Steph Curry has sent the “et” home.
After Under Armour CEO Kevin Plank endorsed Donald Trump on Tuesday as an “asset” to the country, the Warriors star responded to his sponsor’s comment with a shorter, sharper label for the president.
“I agree with the description, if you remove the ‘et’ from asset,” Curry told The Mercury News.
Curry, who is one of Under Armour’s top endorsers, has mostly avoided using his status as the NBA’s two-time reigning MVP as a platform for political commentary. He said he was surprised to see Plank praising Trump in an interview with CNBC and felt compelled to have a chat with his sponsor.
“I spent all day yesterday on the phone with countless people at Under Armour, countless people in Kevin Plank’s camp, my team, trying to understand what was going on and where everybody stood on the issue,” Curry said.
Plank has reportedly reassured the Golden State guard that his Trump compliment was meant in the business sense and not in regards to the president’s controversial statements that have angered minorities and policies that have affected immigrants. Under Armour also released a statement clarifying Plank’s position on Wednesday.
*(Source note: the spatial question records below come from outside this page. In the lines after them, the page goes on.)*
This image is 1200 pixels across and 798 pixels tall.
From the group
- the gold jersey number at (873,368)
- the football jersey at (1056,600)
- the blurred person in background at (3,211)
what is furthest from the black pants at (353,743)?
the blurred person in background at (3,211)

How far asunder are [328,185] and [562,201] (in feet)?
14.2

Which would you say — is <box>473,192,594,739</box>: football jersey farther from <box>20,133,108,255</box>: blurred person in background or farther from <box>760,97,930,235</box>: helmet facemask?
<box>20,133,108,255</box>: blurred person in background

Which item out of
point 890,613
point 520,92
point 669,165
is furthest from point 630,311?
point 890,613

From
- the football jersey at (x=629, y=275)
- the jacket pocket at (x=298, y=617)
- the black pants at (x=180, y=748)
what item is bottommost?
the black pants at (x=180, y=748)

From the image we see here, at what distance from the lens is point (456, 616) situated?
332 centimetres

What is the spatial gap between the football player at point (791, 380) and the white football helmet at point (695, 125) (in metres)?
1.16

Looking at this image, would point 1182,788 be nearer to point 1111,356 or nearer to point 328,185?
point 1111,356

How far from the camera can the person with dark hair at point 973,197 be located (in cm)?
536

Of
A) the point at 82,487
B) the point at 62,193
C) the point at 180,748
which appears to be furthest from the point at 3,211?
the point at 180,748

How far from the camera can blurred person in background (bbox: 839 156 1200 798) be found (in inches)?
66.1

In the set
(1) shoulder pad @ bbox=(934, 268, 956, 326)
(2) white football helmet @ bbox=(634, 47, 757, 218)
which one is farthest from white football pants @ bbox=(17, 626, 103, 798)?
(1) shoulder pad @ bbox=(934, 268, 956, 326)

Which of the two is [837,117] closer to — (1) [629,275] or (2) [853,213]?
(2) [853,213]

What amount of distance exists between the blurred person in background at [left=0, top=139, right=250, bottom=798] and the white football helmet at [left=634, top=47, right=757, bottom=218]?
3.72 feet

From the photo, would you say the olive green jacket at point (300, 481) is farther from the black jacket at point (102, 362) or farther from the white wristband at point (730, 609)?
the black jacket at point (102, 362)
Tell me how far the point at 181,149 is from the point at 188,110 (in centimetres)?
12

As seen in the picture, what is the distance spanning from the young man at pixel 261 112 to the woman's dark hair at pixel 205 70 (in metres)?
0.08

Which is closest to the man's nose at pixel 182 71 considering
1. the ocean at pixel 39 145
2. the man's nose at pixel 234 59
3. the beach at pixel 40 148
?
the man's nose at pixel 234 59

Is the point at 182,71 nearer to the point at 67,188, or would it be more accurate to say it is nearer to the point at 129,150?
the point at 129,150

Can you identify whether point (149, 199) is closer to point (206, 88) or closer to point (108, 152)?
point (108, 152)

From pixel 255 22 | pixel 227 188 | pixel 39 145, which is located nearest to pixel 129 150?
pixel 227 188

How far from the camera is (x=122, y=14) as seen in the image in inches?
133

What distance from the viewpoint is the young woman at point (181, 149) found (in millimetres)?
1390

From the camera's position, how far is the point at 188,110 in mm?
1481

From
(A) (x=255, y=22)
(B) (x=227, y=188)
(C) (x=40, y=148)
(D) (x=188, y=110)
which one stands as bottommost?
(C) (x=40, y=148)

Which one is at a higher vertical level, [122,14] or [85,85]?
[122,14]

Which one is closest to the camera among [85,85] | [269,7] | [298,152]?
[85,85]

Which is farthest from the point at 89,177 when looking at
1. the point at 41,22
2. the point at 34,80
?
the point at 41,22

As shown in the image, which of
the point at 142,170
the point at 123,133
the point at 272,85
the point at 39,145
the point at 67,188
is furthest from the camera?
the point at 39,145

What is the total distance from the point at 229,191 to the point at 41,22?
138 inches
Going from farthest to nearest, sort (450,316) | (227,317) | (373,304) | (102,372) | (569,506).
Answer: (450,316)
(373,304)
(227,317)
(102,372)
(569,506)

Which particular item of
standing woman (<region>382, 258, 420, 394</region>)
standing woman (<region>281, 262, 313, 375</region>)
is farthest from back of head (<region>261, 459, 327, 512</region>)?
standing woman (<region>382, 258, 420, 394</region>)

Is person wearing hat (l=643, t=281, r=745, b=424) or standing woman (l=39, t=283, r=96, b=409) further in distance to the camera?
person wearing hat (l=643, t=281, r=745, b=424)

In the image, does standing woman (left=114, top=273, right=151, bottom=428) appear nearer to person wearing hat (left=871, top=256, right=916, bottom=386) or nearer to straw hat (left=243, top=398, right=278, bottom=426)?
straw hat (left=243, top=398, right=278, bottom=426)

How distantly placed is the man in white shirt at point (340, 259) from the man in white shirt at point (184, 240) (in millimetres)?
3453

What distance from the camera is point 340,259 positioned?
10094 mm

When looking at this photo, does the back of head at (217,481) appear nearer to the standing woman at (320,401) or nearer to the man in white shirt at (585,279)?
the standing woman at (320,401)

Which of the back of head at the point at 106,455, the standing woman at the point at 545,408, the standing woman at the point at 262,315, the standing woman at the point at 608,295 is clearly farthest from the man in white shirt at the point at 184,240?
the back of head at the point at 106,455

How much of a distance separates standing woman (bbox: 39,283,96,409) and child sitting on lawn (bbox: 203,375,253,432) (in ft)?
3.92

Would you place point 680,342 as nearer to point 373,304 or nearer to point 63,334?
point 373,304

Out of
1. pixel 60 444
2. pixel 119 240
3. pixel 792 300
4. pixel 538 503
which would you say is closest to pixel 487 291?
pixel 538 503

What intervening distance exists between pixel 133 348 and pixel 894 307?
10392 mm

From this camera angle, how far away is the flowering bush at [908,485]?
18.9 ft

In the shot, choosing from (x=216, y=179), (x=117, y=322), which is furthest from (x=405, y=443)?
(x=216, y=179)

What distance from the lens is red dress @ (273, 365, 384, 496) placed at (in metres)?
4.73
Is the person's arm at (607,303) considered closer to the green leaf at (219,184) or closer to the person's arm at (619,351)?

Curry has largely kept mum on politics compared to his coach, Steve Kerr, who hasn’t minced words about his dislike of the new commander-in-chief. Curry said he preferred Hillary Clinton to Trump in September but chose not to elaborate on his political preferences.
In July, Curry said “it’s disappointing” that the NBA chose to move this year’s All-Star Game from his native North Carolina because of the state’s controversial bathroom bill, but added that he understood the league’s decision.
Curry indicated Wednesday that he is more concerned about Under Armour adopting Trump’s values than any business deals.
“There is no amount of money, there is no platform I wouldn’t jump off if it wasn’t in line with who I am,” Curry said. “… It’s a fine line but it’s about how we’re operating: how inclusive we are, what we stand for. He’s the President. There are going to be people that are tied to them. But are we promoting change? Are we doing things that are going to look out for everybody? And not being so self-serving that it’s only about making money, selling shoes, doing this and that. That’s not the priority. It’s about changing lives. I think we can continue to do that.”